__Dataset records__:
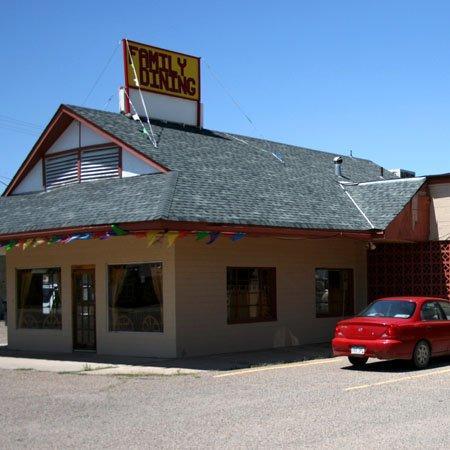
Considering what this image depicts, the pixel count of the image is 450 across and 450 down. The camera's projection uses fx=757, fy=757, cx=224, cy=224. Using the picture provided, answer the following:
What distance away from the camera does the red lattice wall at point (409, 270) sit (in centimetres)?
2111

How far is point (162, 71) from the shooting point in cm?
2305

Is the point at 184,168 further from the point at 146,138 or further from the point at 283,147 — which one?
the point at 283,147

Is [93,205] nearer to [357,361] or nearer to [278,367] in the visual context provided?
[278,367]

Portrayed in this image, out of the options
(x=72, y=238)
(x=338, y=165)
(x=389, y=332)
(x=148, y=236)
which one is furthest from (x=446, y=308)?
(x=338, y=165)

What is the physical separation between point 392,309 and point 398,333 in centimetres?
Answer: 107

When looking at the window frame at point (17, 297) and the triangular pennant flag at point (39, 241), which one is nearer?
the triangular pennant flag at point (39, 241)

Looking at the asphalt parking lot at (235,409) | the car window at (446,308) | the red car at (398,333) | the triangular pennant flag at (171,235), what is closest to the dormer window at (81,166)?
the triangular pennant flag at (171,235)

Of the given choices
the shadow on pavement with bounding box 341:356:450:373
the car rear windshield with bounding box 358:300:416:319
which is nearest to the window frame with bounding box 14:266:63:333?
the shadow on pavement with bounding box 341:356:450:373

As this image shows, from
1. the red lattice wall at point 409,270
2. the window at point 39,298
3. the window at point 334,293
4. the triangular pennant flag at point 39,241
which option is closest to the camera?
the triangular pennant flag at point 39,241

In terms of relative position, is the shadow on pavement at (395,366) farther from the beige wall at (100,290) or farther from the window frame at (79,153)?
the window frame at (79,153)

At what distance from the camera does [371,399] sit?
1100 cm

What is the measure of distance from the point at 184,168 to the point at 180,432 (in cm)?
1066

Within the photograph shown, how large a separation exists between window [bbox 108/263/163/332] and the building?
0.12 feet

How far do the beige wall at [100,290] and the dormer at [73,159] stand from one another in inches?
78.4
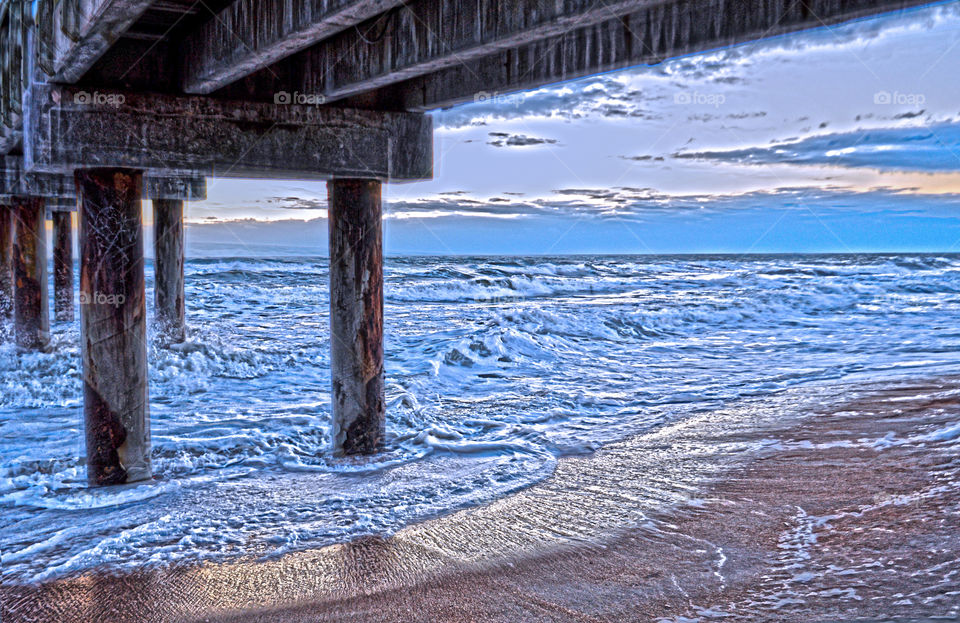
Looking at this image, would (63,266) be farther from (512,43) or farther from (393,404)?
(512,43)

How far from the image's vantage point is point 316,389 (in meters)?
9.96

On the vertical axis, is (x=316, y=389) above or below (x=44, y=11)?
below

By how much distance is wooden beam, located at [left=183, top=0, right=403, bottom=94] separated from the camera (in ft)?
11.1

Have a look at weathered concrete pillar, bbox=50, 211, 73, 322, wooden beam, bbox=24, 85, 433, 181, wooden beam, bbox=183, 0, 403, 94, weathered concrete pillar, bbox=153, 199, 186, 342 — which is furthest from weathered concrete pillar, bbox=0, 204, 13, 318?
wooden beam, bbox=183, 0, 403, 94

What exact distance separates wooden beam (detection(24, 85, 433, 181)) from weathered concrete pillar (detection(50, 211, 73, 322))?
41.1ft

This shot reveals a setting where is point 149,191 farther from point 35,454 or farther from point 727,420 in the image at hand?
point 727,420

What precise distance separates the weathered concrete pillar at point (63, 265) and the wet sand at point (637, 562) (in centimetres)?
1454

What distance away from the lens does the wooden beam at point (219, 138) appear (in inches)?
196

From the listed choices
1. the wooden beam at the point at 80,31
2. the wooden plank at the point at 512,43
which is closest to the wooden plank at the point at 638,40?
the wooden plank at the point at 512,43

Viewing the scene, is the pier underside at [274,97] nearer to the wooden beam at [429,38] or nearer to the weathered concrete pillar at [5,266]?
the wooden beam at [429,38]

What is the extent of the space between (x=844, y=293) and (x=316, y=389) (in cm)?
2134

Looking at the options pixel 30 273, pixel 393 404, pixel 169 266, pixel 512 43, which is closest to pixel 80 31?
pixel 512 43

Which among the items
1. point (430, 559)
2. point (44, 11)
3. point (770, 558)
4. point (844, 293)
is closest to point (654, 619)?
point (770, 558)

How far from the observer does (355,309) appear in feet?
19.7
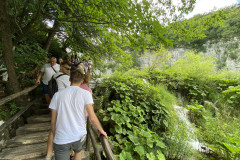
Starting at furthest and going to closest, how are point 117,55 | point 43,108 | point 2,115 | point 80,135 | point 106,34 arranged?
1. point 43,108
2. point 117,55
3. point 106,34
4. point 2,115
5. point 80,135

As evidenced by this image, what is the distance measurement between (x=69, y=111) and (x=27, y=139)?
8.09 feet

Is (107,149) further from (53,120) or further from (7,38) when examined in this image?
(7,38)

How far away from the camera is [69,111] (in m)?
1.15

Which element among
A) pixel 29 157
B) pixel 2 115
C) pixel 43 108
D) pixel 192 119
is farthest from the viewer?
pixel 192 119

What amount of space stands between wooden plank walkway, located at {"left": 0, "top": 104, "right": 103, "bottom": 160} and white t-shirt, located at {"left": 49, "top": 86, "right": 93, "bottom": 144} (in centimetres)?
136

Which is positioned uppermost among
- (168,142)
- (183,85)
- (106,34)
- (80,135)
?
(106,34)

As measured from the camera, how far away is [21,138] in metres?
2.51

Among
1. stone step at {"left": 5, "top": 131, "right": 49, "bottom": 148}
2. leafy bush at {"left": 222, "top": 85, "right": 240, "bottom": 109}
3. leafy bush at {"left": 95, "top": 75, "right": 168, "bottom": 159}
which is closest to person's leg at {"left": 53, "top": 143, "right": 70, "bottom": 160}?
leafy bush at {"left": 95, "top": 75, "right": 168, "bottom": 159}

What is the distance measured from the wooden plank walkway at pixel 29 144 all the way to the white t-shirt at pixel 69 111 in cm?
136

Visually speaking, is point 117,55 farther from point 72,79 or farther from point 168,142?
point 168,142

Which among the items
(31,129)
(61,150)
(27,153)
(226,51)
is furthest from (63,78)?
(226,51)

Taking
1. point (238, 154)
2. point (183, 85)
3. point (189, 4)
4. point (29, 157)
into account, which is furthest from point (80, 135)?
point (183, 85)

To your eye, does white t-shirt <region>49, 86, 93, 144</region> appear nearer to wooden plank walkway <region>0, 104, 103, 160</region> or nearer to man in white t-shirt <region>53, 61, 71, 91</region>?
man in white t-shirt <region>53, 61, 71, 91</region>

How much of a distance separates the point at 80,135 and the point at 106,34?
9.98 feet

__Required work__:
Convert the lines starting at the one containing "How much of" and ending at the last line of the rows into a Markdown table with the columns No. and Line. Leave out any blank lines.

__Solution for this task__:
| No. | Line |
|---|---|
| 1 | How much of a distance separates the point at 80,135 and the point at 106,34? |
| 2 | 9.98 feet |